Chocoholic flyers return amid hubbub
Passengers say unruly group that threatened attendant over chocolate was drunk; police meet plane but take no action; journey also featured wedding proposal

Travelers who witnessed unruly passengers berating a steward mid-air over a chocolate bar called the in-flight experience “ugly,” as the group at the center of storm returned to Israel Monday morning.
The passengers dodged a media gathering awaiting them at Ben Gurion Airport Monday morning following a return flight from a weekend holiday to the Bulgarian resort town of Varna.
The plane was met by Israeli police upon landing, but officials said they would not take action against the group after they apologized, Ynet reported, and no arrests were made.
Israir officials mulled filing an official complaint to police on behalf of the stewards, but so far no actions have been taken. If indicted, the unruly passengers in the video could be served a maximum sentence of up to five years.
Bulgarian police questioned the passengers when they landed in Varna, but did not charge them with any crime.
The hurly-burly erupted into the press Sunday as a video emerged online appearing to show a female passenger standing and shouting at the steward for not heeding her demand for a chocolate bar from the duty-free cart while he was helping another passenger.
https://www.youtube.com/watch?v=k3Dfk_J8Rd8
“You work for me, I paid for the flight, I want my chocolate,” she demands in the video.
“I want the chocolate!” she repeats, as another woman — apparently her sister — joined the fight and verbally abused the flight attendant as well.
Eventually a man joined in as well, threatening to hurt the attendant while the three hurl expletives as well as making anti-Arab statements.
“I don’t give a shit about you or Varna. Fuck your mother, you asshole,” the man is heard saying as he advances menacingly toward the steward.

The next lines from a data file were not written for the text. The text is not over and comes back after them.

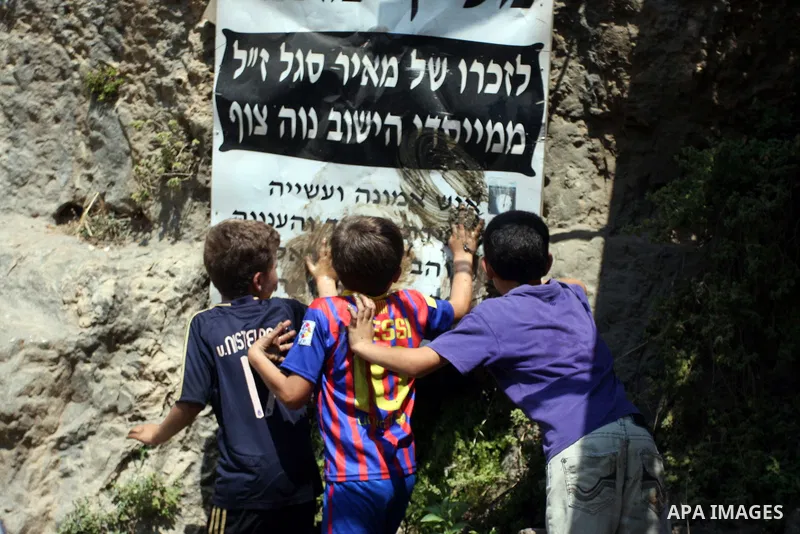 Palestinian children remove an Israeli banner during a demonstration against Israel's separation barrier in the West Bank village of Nabi Saleh near Ramallah, , Friday, June 29, 2012. Palestinians protest weekly against...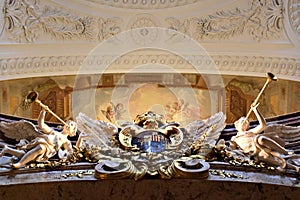 Detail with angels playing the trumpet, inside the beautiful church of San Carlo Borromeo in Vienna.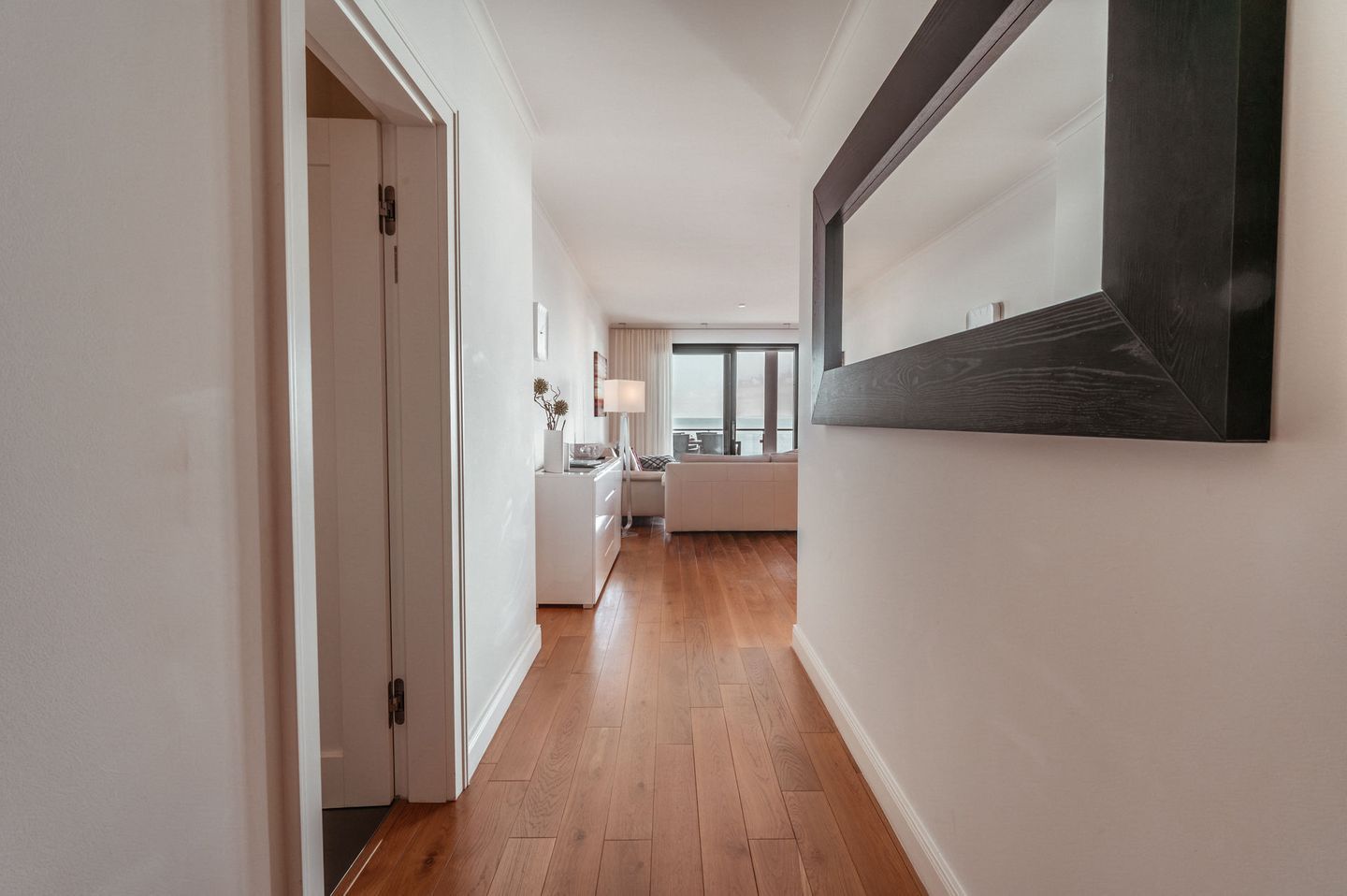 Een hal met houten vloer, een witte deur, een witte bank, een tafel en een raam met uitzicht.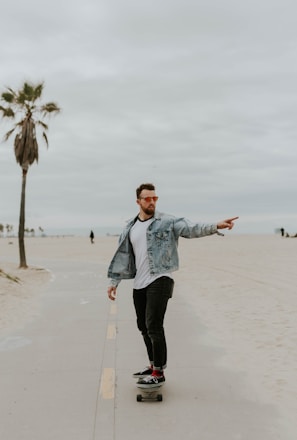 men's washed denim jacket riding a skateboard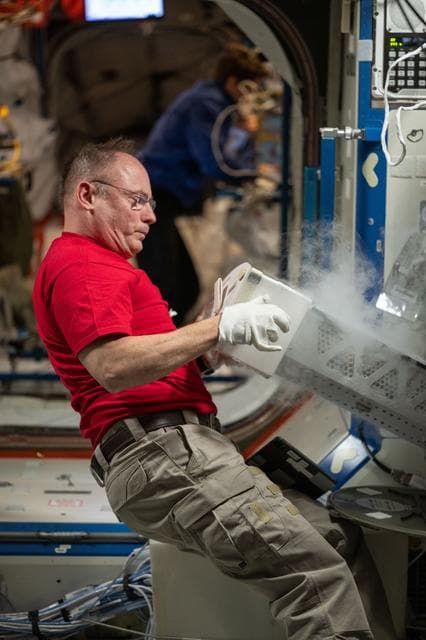 NASA image: NASA astronaut Mike Fincke inserts research samples into a science freezer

Passengers described the group as unruly and drunk even before the flight.
“They got excessively drunk in the duty-free aisle of the boarding gate. They boarded drunk,” one passenger told the press Monday.
“It wasn’t possible to communicate with them. They wouldn’t stop screaming and swearing. Some travelers wanted to sleep. It wasn’t possible,” another passenger recounted. “This is another prime example of ‘the unruly Israeli’ phenomenon.”
Multiple travelers said that during the flight, rowdy passengers trashed the plane by dropping chewed seeds and nut shells over the aisles.
“We spent the next four days in the hotel in Varna shouting ‘Who wants chocolate?’ among ourselves as an inside joke.”
Labor MK Shelly Yachimovich said Sunday the behavior was indicative of the haughty sense of self-entitlement that some customers feel after paying for a service and called on viewers not to stand by idly as bystanders the next time they see somebody throwing a cocoa-fit.
“This is what happens when consumerism turns into religion,” she said, adding that in the eyes of the customers “workers undergo a process of dehumanization that turns them into nothing more than animals offering a service.”
“Me, me, me, I, I, I, my rights; that’s all they care about. What about the rights of others?” she asked.
The passenger who started the fracas told Channel 2 that she had apologized to the company. “Things were said that were not positive from both sides in the heat of the moment. We all apologized deeply to Israir and the passengers. Our trip was ruined, the disappointment is great and the lesson has been learned. We all feel bad.”
In spite of the pandemonium, the flight took a sweetly bizarre twist when one of the passengers proposed to his girlfriend, mid-air.
“When he stood up to make his announcement, I thought that he was going to ask for quiet. Then I realized that he was actually proposing,” the newly minted bride-to-be told Channel 2, adding that the flight was “extraordinary.”
In a statement, Israir pledged to do everything it could to uproot such behavior and guarantee security for its passengers.
“We are happy that this issue is in the public consciousness,” the statement read. “The phenomenon of violence against flight staffs is getting worse… Our job is to do everything to eradicate the phenomenon primarily for the security of the passengers and equipment on the flight.”